Странная предгрозовая сушь устанавливается от рационального пессимизма Фрейда. Что‑то выжидая, человек страдает — и холодно наблюдает за собой, деловито фиксирует и анализирует свои состояния: вот страх, вот фантазия, вот цензура, вот влечение. Да ведь свои же! Владею я ими или нет? они в моей воле или в чьей‑то чужой? По–видимому не в моей, но если моя воля не в них, если я их не усваиваю, при том что все равно они некоторым образом во мне и ни в ком другом, то разве не проснется тогда уже прямо во мне, в сердцевине моей воли намного острейший, жуткий страх за свое рабство и мечта об избавлении, и отвращение от своей расслоенности, и тяга к восстановлению, и невыносимость темной неизвестности, и искание знаков освобождения?
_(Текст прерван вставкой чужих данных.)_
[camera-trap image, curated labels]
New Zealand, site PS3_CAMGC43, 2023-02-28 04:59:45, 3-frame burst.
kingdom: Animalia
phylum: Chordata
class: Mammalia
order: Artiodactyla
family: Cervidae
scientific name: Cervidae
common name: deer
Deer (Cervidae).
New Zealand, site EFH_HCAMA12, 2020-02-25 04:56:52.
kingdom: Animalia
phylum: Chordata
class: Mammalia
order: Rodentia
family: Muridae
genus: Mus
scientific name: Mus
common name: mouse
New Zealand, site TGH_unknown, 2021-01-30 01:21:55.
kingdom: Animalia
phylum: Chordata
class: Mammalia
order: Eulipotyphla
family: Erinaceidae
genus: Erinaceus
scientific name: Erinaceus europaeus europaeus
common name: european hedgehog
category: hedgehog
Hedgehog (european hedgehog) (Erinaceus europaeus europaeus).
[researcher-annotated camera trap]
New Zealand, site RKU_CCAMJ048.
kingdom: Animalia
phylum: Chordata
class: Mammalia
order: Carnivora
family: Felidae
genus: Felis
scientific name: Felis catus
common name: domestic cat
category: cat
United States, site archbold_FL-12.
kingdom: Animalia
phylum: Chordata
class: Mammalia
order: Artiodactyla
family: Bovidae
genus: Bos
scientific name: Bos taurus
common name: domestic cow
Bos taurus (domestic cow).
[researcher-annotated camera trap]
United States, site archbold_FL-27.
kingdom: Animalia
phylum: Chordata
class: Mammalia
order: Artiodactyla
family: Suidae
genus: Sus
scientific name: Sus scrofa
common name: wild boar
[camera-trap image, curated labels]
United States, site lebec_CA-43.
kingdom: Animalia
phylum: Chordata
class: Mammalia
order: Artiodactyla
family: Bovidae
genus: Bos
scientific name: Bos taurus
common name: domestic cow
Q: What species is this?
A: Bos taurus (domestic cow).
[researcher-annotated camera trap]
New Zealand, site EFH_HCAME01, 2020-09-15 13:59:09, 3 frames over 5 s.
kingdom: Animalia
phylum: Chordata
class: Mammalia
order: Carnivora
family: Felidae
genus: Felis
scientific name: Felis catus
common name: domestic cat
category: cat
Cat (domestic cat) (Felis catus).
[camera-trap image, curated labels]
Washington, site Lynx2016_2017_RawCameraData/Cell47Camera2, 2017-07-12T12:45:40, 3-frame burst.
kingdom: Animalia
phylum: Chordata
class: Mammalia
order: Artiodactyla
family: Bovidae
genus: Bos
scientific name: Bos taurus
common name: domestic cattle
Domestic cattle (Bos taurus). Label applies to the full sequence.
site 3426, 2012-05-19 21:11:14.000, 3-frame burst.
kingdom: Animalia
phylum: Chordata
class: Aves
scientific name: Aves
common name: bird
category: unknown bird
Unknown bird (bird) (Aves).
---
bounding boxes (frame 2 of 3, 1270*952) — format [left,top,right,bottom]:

Таким должен был бы быть естественный исход психоанализа. Вместо разумной трезвости я снова в страстях, да еще сильнее чем те, которые я хотел в себе анализировать, и они не слабеют, а наоборот крепнут на здоровье по ходу анализа. Что мне тогда придется анализировать и что будет анализировать во мне психоаналитик? Мои невольные страсти? Но не здравее ли чем их анализировать плакать о них, биться головой об пол, бежать от них как птица рвется из сети, как олень бежит от охотника. Бегущий из плена задыхаясь остановится пощупать пульс в заботе об инфаркте? Рвущийся из сети достанет карманное зеркальце посмотреть, какое у него лицо?